ASSURANCE-VIE LUXEMBOURGEOISE – UN NOUVEAU CADRE REGLEMENTAIRE
La France reste le premier client du Luxembourg pour l’assurance-vie, avec plus de la moitié de la collecte. Les primes en provenance de l’Hexagone ont bondi de 58 % en 2024 selon l’Association des compagnies d’assurances et de réassurances du Luxembourg (ACA), « en réaction à la dissolution de l’Assemblée nationale et à l’incertitude politique et fiscale faisant suite », souligne un courtier spécialiste de ce type de contrats. Depuis, l’attrait ne diminue pas.
Une nouvelle réglementation s’applique depuis le 1er février (lettre circulaire du Commissariat luxembourgeois aux assurances), visant à actualiser le cadre applicable aux règles d’investissement des contrats d’assurance-vie liés à des fonds d’investissement.

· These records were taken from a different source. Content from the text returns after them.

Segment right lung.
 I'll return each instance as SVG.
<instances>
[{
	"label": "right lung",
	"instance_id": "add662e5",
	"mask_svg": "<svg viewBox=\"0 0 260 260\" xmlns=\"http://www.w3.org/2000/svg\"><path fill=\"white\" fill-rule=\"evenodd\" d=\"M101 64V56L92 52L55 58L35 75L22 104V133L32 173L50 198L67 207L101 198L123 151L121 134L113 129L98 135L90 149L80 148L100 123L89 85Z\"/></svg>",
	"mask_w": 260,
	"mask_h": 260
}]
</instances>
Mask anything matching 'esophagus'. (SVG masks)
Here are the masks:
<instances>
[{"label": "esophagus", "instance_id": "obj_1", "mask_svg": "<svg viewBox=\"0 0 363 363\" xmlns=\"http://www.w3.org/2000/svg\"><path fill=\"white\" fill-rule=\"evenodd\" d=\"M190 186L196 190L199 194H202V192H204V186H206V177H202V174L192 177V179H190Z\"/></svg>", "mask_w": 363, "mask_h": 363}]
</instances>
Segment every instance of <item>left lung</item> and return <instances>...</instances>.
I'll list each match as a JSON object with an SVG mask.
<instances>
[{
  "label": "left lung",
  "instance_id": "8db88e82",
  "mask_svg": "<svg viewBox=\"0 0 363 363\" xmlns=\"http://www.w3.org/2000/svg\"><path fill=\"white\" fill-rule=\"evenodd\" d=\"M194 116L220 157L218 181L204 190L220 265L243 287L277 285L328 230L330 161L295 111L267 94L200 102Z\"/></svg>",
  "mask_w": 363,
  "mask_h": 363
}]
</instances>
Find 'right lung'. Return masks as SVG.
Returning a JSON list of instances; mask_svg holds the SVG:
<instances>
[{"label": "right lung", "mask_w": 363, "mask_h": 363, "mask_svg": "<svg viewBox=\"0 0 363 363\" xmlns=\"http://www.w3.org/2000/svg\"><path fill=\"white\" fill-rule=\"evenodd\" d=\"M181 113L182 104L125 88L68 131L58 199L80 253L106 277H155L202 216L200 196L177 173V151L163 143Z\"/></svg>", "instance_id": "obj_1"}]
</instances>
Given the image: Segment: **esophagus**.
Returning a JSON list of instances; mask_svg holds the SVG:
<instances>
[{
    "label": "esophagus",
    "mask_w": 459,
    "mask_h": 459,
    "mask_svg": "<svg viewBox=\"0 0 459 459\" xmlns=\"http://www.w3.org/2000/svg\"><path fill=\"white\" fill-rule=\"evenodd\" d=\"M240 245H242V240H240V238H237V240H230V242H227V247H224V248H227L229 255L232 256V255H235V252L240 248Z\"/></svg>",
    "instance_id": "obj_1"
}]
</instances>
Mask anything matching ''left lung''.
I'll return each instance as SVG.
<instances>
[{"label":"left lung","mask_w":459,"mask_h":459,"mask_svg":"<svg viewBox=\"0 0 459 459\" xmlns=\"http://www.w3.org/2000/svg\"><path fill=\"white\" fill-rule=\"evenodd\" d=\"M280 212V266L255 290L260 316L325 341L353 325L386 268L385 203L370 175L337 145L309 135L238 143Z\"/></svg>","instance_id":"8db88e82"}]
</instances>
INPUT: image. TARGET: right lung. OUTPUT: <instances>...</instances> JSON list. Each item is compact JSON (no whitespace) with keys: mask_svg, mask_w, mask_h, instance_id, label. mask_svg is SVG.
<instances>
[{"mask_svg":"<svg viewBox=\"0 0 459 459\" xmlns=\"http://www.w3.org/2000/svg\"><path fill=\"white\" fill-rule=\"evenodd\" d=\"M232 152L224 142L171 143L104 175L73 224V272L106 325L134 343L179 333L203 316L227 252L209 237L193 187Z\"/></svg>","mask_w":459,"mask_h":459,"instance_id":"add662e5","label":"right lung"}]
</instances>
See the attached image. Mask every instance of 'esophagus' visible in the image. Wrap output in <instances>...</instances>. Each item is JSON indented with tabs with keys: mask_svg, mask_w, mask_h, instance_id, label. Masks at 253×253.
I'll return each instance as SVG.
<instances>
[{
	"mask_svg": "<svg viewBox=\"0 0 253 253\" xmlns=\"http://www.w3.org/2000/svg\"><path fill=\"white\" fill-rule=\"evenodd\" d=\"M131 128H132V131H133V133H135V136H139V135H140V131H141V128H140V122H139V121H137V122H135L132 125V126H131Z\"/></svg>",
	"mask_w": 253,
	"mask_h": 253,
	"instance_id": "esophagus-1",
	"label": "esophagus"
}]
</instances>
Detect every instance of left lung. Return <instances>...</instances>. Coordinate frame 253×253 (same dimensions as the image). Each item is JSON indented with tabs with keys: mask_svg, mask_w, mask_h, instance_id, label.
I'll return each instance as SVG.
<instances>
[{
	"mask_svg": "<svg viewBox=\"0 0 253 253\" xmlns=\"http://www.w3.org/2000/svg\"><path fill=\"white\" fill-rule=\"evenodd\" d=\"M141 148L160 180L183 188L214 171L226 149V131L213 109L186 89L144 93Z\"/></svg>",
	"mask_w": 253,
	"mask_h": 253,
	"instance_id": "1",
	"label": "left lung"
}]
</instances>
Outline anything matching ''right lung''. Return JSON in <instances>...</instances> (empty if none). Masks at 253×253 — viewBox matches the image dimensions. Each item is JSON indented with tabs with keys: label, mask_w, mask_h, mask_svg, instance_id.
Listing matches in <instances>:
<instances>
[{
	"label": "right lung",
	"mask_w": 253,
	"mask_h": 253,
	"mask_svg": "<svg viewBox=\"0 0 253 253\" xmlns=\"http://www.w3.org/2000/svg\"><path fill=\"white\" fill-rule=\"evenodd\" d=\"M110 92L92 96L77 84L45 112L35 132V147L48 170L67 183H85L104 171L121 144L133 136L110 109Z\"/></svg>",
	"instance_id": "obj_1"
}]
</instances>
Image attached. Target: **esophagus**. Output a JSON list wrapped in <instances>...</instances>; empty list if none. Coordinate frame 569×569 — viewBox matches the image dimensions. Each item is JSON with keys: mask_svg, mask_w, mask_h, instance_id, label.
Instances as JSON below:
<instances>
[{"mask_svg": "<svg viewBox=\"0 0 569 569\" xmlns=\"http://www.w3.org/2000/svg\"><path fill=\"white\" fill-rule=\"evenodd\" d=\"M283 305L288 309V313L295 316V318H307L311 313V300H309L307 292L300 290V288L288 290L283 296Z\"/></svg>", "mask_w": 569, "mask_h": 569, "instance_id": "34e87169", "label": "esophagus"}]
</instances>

Cette réforme – sans modifier la nature juridique ni le régime fiscal des contrats (le régime fiscal des contrats demeure exclusivement déterminé par la résidence fiscale du souscripteur et par les conventions fiscales internationales applicables) – impose aux assureurs et distributeurs une adaptation des politiques d’investissement, de gouvernance et de contrôle interne, afin d’aligner les pratiques sur les exigences contemporaines des marchés financiers et de renforcer la lisibilité du cadre prudentiel pour les souscripteurs.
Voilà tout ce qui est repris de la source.